Tapi sampai magrib, kakakku tak juga pulang. Kuhubungi berkali-kali tak ada respons. Nahasnya lagi, tak satu penjual makanan pun yang lewat, dan waktu itu belum ada go food atau yang sejenisnya.
Akhirnya aku ngomel di depan keponakan yang waktu itu baru fasih berlari. Ia yang tadinya ceria, tahu-tahu terdiam. Memandang keluar dengan wajah sendu. Aku masih ngedumel meski kali ini tidak di depannya.
Tapi mungkin karena suaraku masih tertangkap telinganya, keponakanku berlari ke kamar, lalu menangkupkan wajah di atas kasur sambil menangis memanggil ibunya. Duh, aku ikut nangis karena merasa bersalah.
Sampai sekarang aku masih merasa utang dosa pada bocah laki-laki yang kini sudah kelas 5 itu.
Pengalaman selanjutnya kualami sendiri, dan ini lebih luar biasa. Karena yang terhubung dengan anakku bukan hanya ibu, tapi juga ayahnya.
Waktu itu aku terpaksa menitipkan si kakak di rumah eyangnya (mertuaku). Aku dan suami sama-sama bekerja, sedangkan usia kakak belum cukup untuk disekolahkan, di play group sekalipun.
Suatu kali, ketika aku datang menjemput. Tak seperti biasanya, si kakak yang saat itu bisa dibilang belum mampu bicara, berlari mengambil tasnya, kemudian memelukku dan meminta untuk segera pulang.
Ia begitu mendesak.
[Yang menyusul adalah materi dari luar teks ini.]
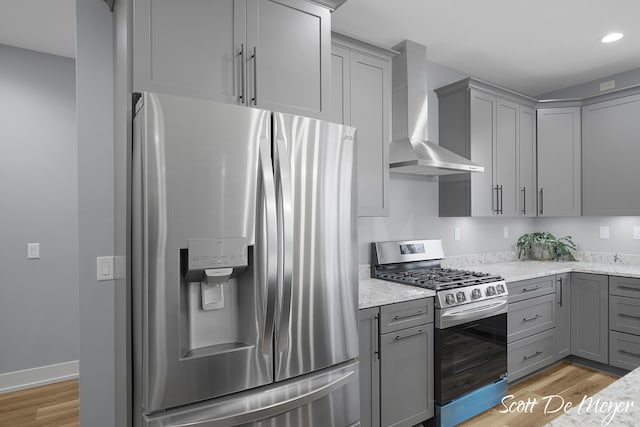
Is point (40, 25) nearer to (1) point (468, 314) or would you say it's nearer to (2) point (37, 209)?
(2) point (37, 209)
Tidak menangis, lebih pada perasaan marah yang nampak pada wajah dan gelagatnya.
Ketika membereskan barang-barang, kudengarlah suara orang yang sedang menggunjing suamiku. Suaranya sengaja dikeraskan, mungkin agar aku mendengar dan bereaksi. Makin aku dekat, makin keras ia berucap.
Kugendong saja si kakak, pamit pulang. Makanlah dosa itu untukmu, aku tak ikut campur.
Di kemudian hari kuketahui bahwa suamiku terfitnah memaki seseorang dengan ujaran sangat kasar. Syukurnya di lingkungan rumah mertua, suamiku dikenal tidak begitu. Dan banyak saksi yang mengatakan bahwa bukan suamiku pelakunya.